• **Aim**: Write out all records as given; omit images.

Start of Input

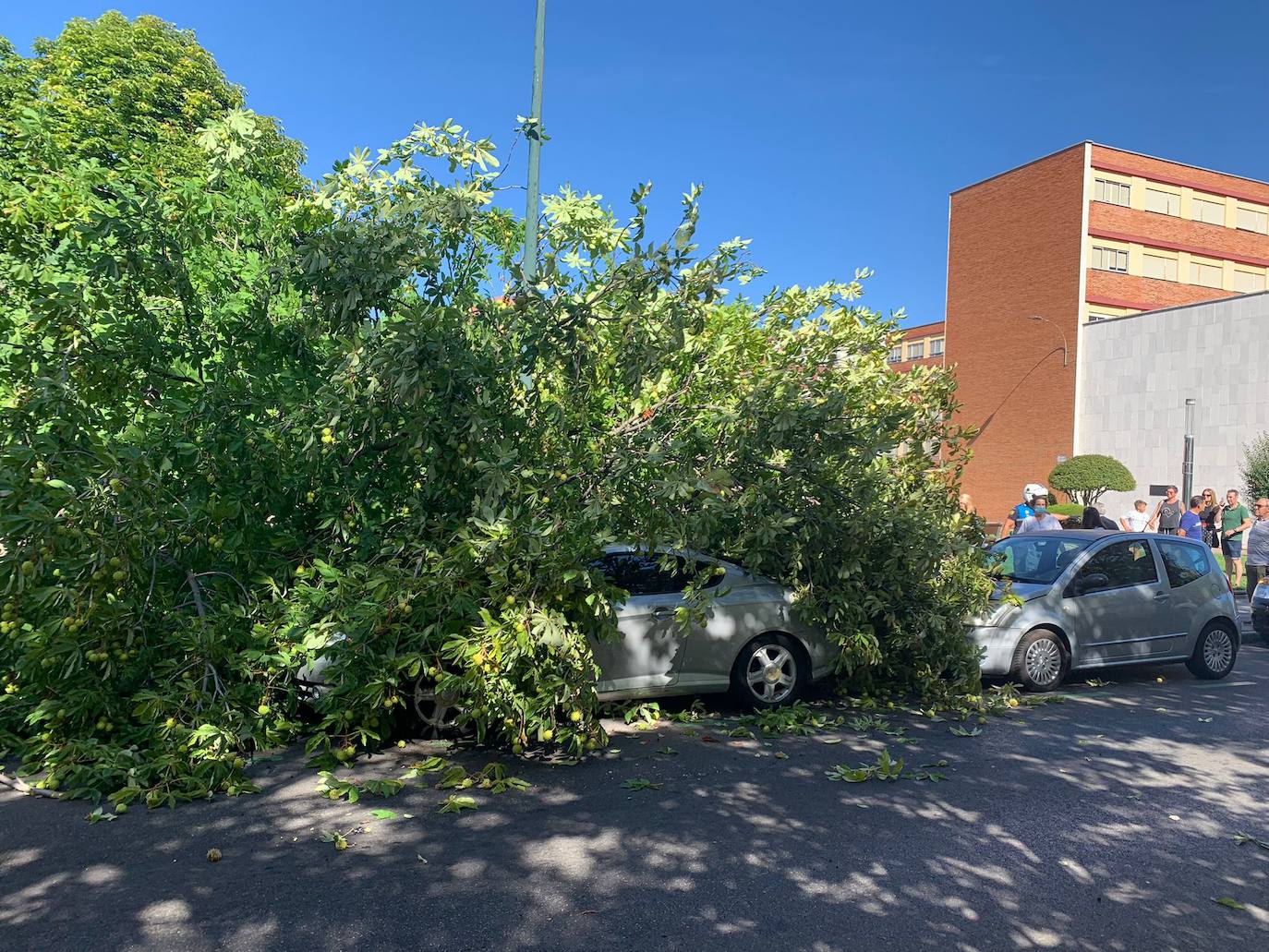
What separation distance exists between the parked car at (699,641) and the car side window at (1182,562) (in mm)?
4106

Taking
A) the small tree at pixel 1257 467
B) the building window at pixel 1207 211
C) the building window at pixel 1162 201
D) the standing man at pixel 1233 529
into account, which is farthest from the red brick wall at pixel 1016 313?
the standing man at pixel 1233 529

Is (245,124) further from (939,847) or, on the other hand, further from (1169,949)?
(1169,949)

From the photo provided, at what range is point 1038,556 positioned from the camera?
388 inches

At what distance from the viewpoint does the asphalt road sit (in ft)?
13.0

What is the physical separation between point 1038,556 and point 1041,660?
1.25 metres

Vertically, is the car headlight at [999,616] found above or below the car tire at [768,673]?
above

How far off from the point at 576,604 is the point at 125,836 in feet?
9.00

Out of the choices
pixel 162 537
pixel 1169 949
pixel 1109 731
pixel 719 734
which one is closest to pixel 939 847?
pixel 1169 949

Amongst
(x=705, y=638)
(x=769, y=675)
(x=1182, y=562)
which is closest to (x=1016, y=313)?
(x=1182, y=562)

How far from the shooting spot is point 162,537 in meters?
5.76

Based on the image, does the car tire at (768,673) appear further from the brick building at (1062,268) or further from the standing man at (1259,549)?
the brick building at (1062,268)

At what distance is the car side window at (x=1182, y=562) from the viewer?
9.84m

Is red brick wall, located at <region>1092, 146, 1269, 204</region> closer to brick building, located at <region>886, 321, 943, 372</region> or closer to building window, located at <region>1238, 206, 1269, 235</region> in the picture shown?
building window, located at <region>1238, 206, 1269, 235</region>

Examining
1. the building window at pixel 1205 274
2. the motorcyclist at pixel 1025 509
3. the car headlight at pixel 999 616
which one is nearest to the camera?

End of Input

• **Solved exercise**:
What separation distance exists between the parked car at (699,641) and the car side window at (1182,562) (in mm)?
4106

Taking
A) the small tree at pixel 1257 467
B) the building window at pixel 1207 211
C) the building window at pixel 1162 201
D) the standing man at pixel 1233 529
into account, which is farthest from the red brick wall at pixel 1016 313?
the standing man at pixel 1233 529

Is (245,124) further from (939,847) or, on the other hand, further from (1169,949)?
(1169,949)

From the photo provided, at what range is point 1038,556 positioned from the camera?
388 inches

At what distance from the viewpoint does the asphalt road sit (in ft)?
13.0

What is the physical separation between point 1038,556 and point 1041,660?
1.25 metres

Vertically, is the car headlight at [999,616] found above or below the car tire at [768,673]?
above

How far off from the point at 576,604 is the point at 125,836 in feet?
9.00

Out of the choices
pixel 162 537
pixel 1169 949
pixel 1109 731
pixel 719 734
which one is closest to pixel 939 847?
pixel 1169 949

Amongst
(x=705, y=638)
(x=769, y=675)
(x=1182, y=562)
which is closest to (x=1016, y=313)?
(x=1182, y=562)

How far from the shooting spot is point 162,537 in meters?
5.76

Based on the image, does the car tire at (768,673) appear further from the brick building at (1062,268) or further from the standing man at (1259,549)?
the brick building at (1062,268)

At what distance is the car side window at (x=1182, y=562) from the viewer?
9.84m

Is red brick wall, located at <region>1092, 146, 1269, 204</region> closer to brick building, located at <region>886, 321, 943, 372</region> or closer to building window, located at <region>1238, 206, 1269, 235</region> in the picture shown?
building window, located at <region>1238, 206, 1269, 235</region>

Examining
1. the building window at pixel 1205 274
2. the motorcyclist at pixel 1025 509
3. the car headlight at pixel 999 616
which one is nearest to the camera?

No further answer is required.